## [TO-DO LIST]
(a) Decide whether each of the following statements agrees with the court memorandum, answering yes or no and quoting the deciding words: (i) Mendoza became a lawful permanent resident of the United States in January 2009; (ii) the case was argued and submitted in San Francisco; (iii) the Board of Immigration Appeals reversed the Immigration Judge's decision.
(b) Write the next part of the court memorandum, beginning after its final sentence, "This petition followed."

## [SOURCE PASSAGE]
NOT FOR PUBLICATION FILED UNITED STATES COURT OF APPEALS NOV 2 2020 MOLLY C. DWYER, CLERK U.S. COURT OF APPEALS FOR THE NINTH CIRCUIT

PATRICIA NOEMI MENDOZA, No. 17-70978

Petitioner, Agency No. A060-475-710

v. MEMORANDUM* WILLIAM P. BARR, Attorney General,

Respondent.

On Petition for Review of an Order of the Board of Immigration Appeals

Argued and Submitted October 13, 2020 Pasadena, California

Before: GOULD and OWENS, Circuit Judges, and KORMAN,** District Judge.

Petitioner Patricia Noemi Mendoza is a Mexican citizen who became a lawful

permanent resident of the United States in January 2009. The Board of Immigration

Appeals (“BIA”) affirmed a decision by the Immigration Judge (“IJ”), which found

that Mendoza aided and abetted her husband’s plan to smuggle an 8-year old alien

* This disposition is not appropriate for publication and is not precedent except as provided by Ninth Circuit Rule 36-3. ** The Honorable Edward R. Korman, United States District Judge for the Eastern District of New York, sitting by designation. from Mexico named Angel across the border and consequently was inadmissible.

See 8 U.S.C. § 1182(a)(6)(E)(i). This petition followed.

## [Raw records]
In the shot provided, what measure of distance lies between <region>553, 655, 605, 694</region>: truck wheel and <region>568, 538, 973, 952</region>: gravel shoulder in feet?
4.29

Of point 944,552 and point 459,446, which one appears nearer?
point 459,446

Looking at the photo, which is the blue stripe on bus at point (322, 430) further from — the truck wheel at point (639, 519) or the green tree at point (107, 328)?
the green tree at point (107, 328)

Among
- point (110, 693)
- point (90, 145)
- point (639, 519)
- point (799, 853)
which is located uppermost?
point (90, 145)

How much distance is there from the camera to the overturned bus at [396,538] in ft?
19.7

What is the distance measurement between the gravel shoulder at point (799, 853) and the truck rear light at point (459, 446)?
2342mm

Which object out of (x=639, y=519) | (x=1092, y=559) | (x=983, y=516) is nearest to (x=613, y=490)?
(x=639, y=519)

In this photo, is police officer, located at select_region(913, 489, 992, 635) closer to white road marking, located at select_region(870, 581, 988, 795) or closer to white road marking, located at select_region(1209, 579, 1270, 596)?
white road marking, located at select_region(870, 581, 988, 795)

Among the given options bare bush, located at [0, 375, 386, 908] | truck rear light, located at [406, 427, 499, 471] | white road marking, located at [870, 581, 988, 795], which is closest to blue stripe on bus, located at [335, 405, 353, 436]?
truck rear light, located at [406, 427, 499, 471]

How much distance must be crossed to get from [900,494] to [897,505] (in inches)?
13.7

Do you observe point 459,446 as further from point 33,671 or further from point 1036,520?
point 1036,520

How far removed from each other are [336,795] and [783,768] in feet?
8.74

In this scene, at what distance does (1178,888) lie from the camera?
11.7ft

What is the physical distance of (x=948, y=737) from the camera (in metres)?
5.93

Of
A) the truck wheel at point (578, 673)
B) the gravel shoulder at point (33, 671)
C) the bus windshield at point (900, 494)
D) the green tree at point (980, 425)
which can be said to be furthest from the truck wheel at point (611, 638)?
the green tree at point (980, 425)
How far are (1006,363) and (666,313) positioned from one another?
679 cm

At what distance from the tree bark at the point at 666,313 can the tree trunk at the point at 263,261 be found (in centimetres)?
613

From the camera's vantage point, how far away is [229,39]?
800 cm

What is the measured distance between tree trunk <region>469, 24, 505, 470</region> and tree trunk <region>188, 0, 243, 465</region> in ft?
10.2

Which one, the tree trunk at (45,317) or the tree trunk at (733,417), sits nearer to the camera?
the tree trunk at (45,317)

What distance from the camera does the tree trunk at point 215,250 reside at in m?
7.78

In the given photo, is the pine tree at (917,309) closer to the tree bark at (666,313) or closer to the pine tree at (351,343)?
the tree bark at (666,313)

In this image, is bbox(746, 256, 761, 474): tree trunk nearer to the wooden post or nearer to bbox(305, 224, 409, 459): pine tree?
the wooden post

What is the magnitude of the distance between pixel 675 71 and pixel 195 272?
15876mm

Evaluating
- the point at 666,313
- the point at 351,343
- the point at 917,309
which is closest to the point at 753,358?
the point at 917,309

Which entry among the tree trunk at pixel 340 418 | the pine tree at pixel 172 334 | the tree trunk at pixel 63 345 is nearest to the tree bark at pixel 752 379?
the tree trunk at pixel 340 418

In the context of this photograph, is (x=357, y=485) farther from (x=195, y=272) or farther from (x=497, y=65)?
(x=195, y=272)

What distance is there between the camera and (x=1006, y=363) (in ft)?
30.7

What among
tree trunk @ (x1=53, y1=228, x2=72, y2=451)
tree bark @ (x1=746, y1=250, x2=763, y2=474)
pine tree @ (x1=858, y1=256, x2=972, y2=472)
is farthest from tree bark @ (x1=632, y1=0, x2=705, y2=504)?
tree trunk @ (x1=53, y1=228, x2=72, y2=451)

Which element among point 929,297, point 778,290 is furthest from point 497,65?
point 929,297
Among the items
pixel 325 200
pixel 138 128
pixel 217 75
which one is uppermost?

## [RESPONSES IN ORDER]
(a)
(i) Yes: "became a lawful permanent resident of the United States in January 2009"
(ii) No: "Argued and Submitted October 13, 2020 Pasadena, California"
(iii) No: "affirmed a decision by the Immigration Judge"

(b)
The IJ found that there was no evidence to suggest that Mendoza provided

Angel with a fake birth certificate that was used as documentation for Angel to enter

into the country. The IJ also credited Mendoza’s statement to Customs and Border

Patrol that she would never have gone along with her husband’s plan if she had

known before traveling to Mexico that he intended to smuggle Angel across the

border in violation of the law. Indeed, Mendoza learned for the first time of her

husband’s plan while they were in Mexico after he had picked Angel up at the

airport. Nevertheless, the IJ concluded that Mendoza did assist in alien smuggling

by asking Angel to recite the information on the birth certificate prior to arriving at

the inspection booth. The IJ therefore ordered Mendoza removed from the United

States.

The question of whether the IJ’s factual findings, to which we defer, support

the conclusion that Mendoza’s actions constitute assisting in alien smuggling is a

purely legal question that we review de novo. Aguilar Gonzalez v. Mukasey, 534

F.3d 1204, 1208 (9th Cir. 2008).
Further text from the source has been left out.